你完全不用关心ContextT这个模板参数，除非你想调整语法的底层的行为。关于ContextT模板参数的详细信息在其他地方提供。grammar依赖于定义实际规则的派生类DerivedT这个模板参数。

Presented below is the public API. There may actually be more template parameters after ContextT. Everything after the ContextT parameter should not be of concern to the client and are strictly for internal use only.

下面就是公开的API。实际上在ContextT后面可能有更多的模板参数。在ContextT后面的所有东西都不应该被用户所考虑，并且被严格限定于只在内部使用。

    template<
        typename DerivedT,
        typename ContextT = parser_context<> >
    struct grammar;

Grammar definition

语法定义

A concrete sub-class inheriting from grammar is expected to have a nested template class (or struct) named definition:

一个派生自grammar的实际子类必须有一个名为definition的嵌套模板类/结构：

It is a nested template class with a typename ScannerT parameter.

它是有typename ScannerT 参数的嵌套模板类

Its constructor defines the grammar rules.

它的构造函数定义了语法规则

Its constructor is passed in a reference to the actual grammar self.

它的构造函数要接受一个名为self的实际语法类的引用对象

It has a member function named start that returns a reference to the start rule.

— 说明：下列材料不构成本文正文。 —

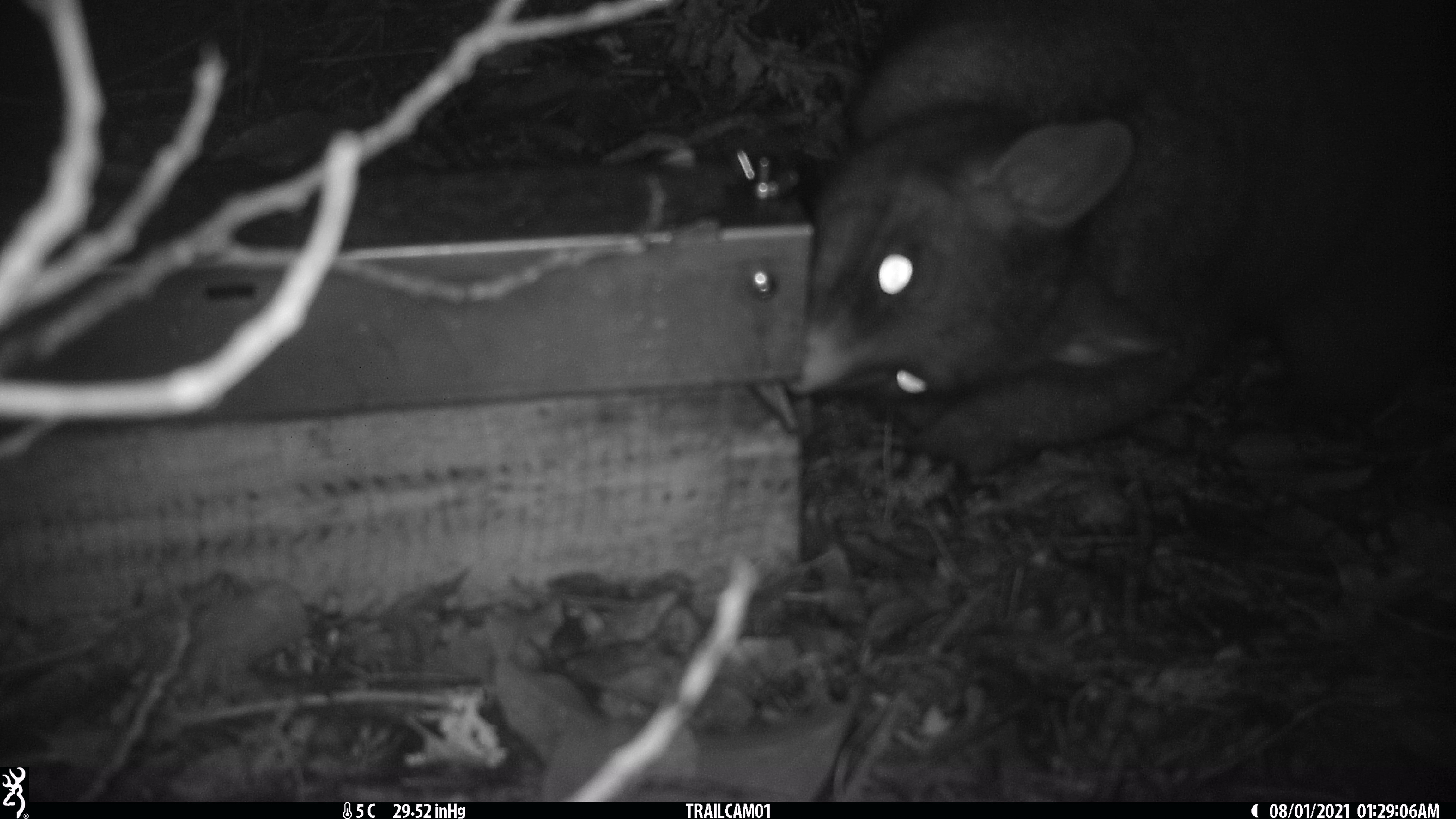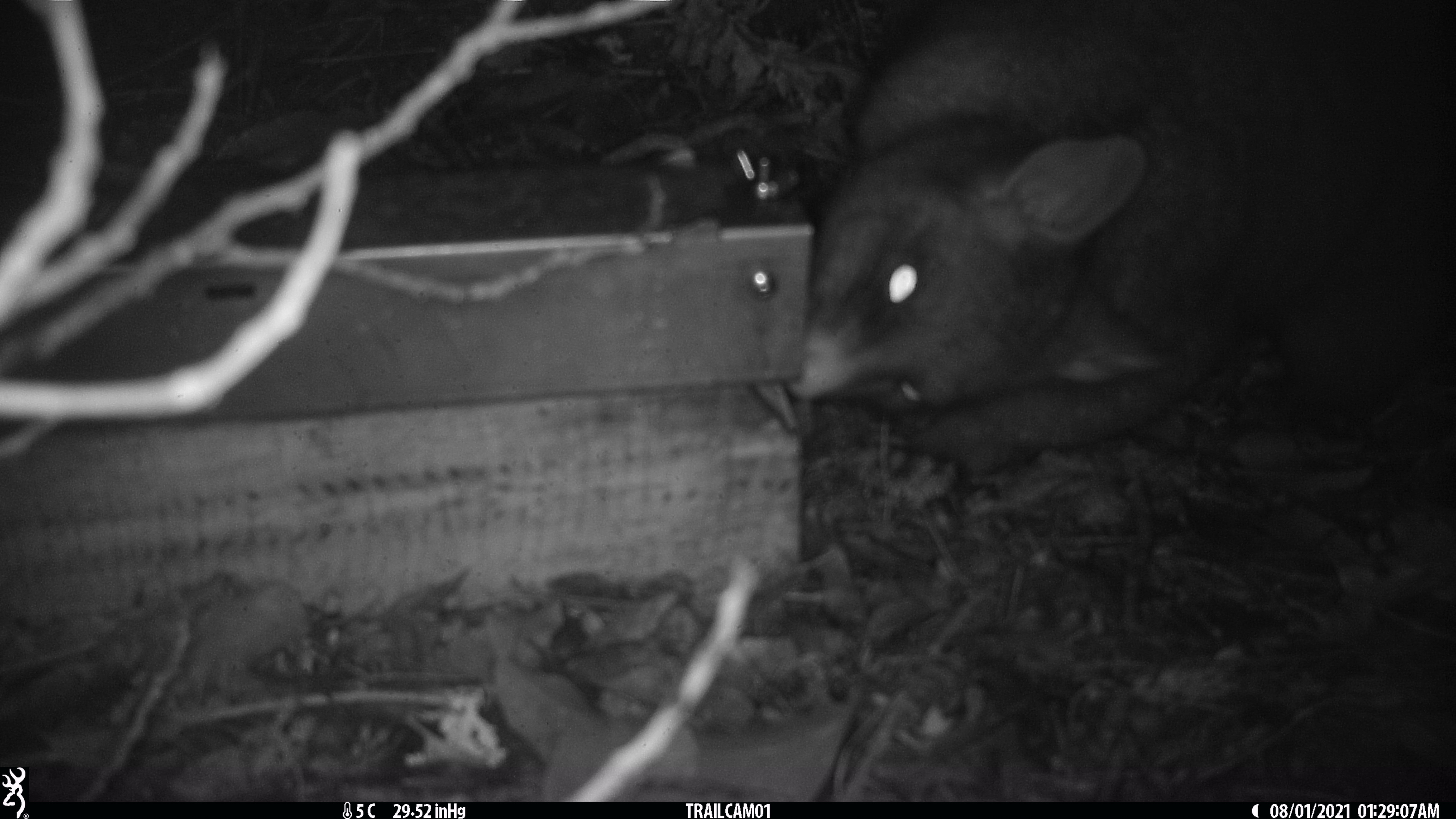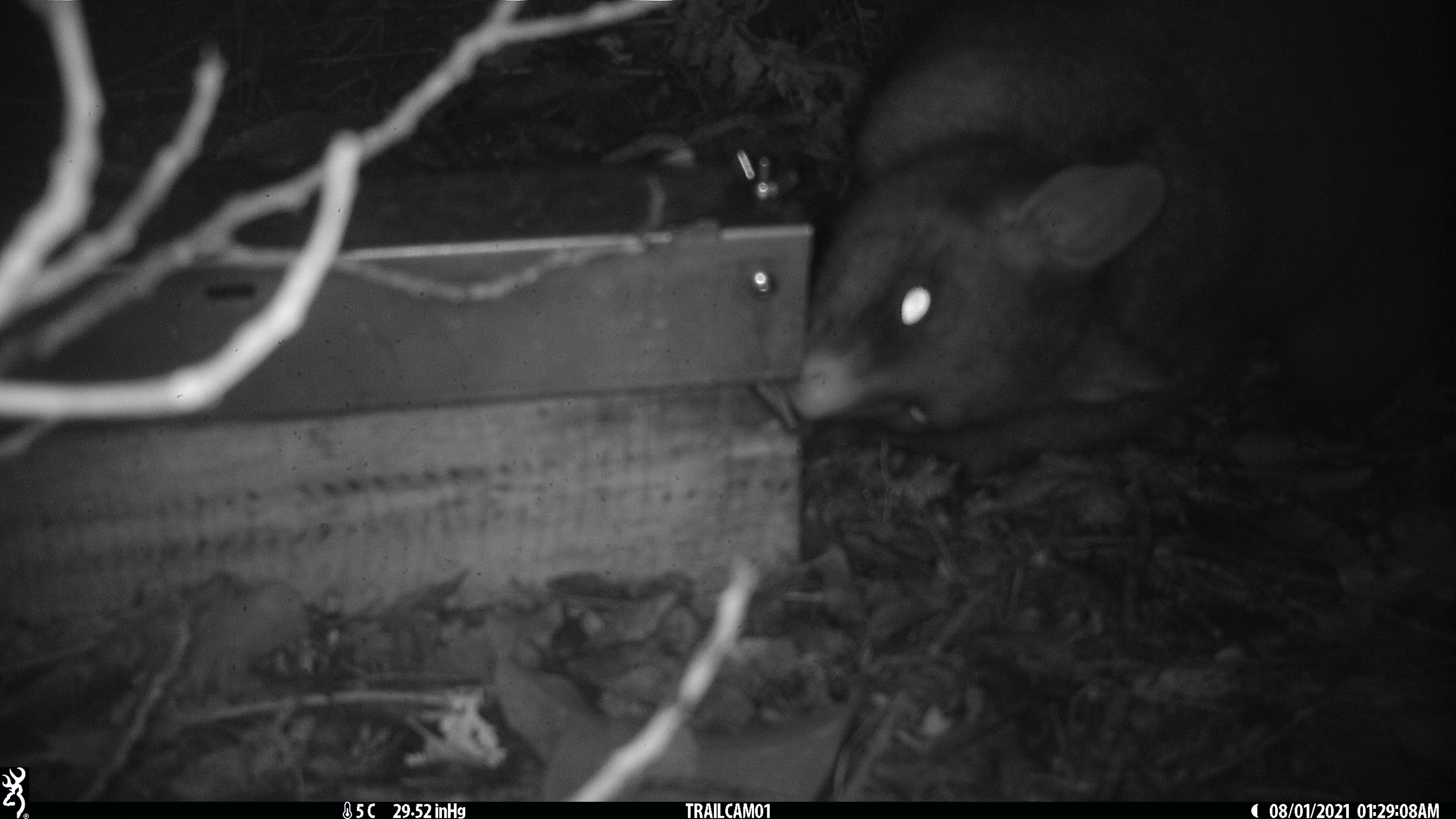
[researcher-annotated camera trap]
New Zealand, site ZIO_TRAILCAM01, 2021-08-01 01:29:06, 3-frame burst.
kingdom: Animalia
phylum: Chordata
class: Mammalia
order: Diprotodontia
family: Phalangeridae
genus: Trichosurus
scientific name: Trichosurus vulpecula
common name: common brushtail possum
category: possum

他有一个名为start，返回起始规则的引用对象的成员函数

Grammar skeleton

语法骨架

    struct my_grammar : public grammar<my_grammar>
    {
        template <typename ScannerT>
        struct definition
        {
            rule<ScannerT>  r;
            definition(my_grammar const& self)  { r = /*..define here..*/; }
            rule<ScannerT> const& start() const { return r; }
        };
    };

Decoupling the scanner type from the rules that form a grammar allows the grammar to be used in different contexts possibly using different scanners. We do not care what scanner we are dealing with. The user-defined my_grammar can be used with any type of scanner. Unlike the rule, the grammar is not tied to a specific scanner type. See "Scanner Business" to see why this is important and to gain further understanding on this scanner-rule coupling problem.

将扫描器类从构成语法的规则中解耦形成了一个可以在不同语境下使用不同扫描器的语法类。我们可以不在乎使用的是什么扫描器。用户定义的my_grammar可以与任意扫描器类配合使用。与规则不同，语法并不与特定的扫描器绑定。阅读“扫描器事务”以理解为什么这种解耦是重要的，且获得对这个“扫描器——规则”问题的进一步理解。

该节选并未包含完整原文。